**Problem statement:** Return the saved entries below word for word, omitting the pictures.

**Saved entries:**
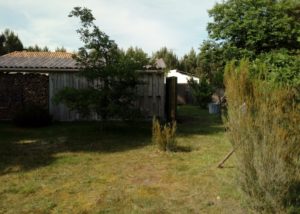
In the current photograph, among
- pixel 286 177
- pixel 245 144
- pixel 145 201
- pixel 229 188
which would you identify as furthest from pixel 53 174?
pixel 286 177

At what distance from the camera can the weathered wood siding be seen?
47.0 ft

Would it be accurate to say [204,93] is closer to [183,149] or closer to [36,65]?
[36,65]

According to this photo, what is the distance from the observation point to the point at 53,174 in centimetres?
657

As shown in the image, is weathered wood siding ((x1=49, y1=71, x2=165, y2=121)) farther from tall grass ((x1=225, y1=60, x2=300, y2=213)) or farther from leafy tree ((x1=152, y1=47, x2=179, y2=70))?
leafy tree ((x1=152, y1=47, x2=179, y2=70))

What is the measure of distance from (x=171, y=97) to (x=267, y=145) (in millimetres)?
10235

**Answer in full:**
In the current photograph, among
- pixel 286 177
- pixel 245 144
- pixel 145 201
- pixel 229 188
which would you identify as furthest from pixel 53 174?
pixel 286 177

At what distance from the camera can the weathered wood siding be seen?
47.0 ft

Would it be accurate to say [204,93] is closer to [183,149] or closer to [36,65]?
[36,65]

According to this photo, what is the distance from the observation point to the point at 53,174 in centimetres?
657

As shown in the image, is weathered wood siding ((x1=49, y1=71, x2=165, y2=121)) farther from tall grass ((x1=225, y1=60, x2=300, y2=213)) or farther from leafy tree ((x1=152, y1=47, x2=179, y2=70))?
leafy tree ((x1=152, y1=47, x2=179, y2=70))

What is the measure of distance from (x=171, y=97) to (x=267, y=145) (in millimetres)?
10235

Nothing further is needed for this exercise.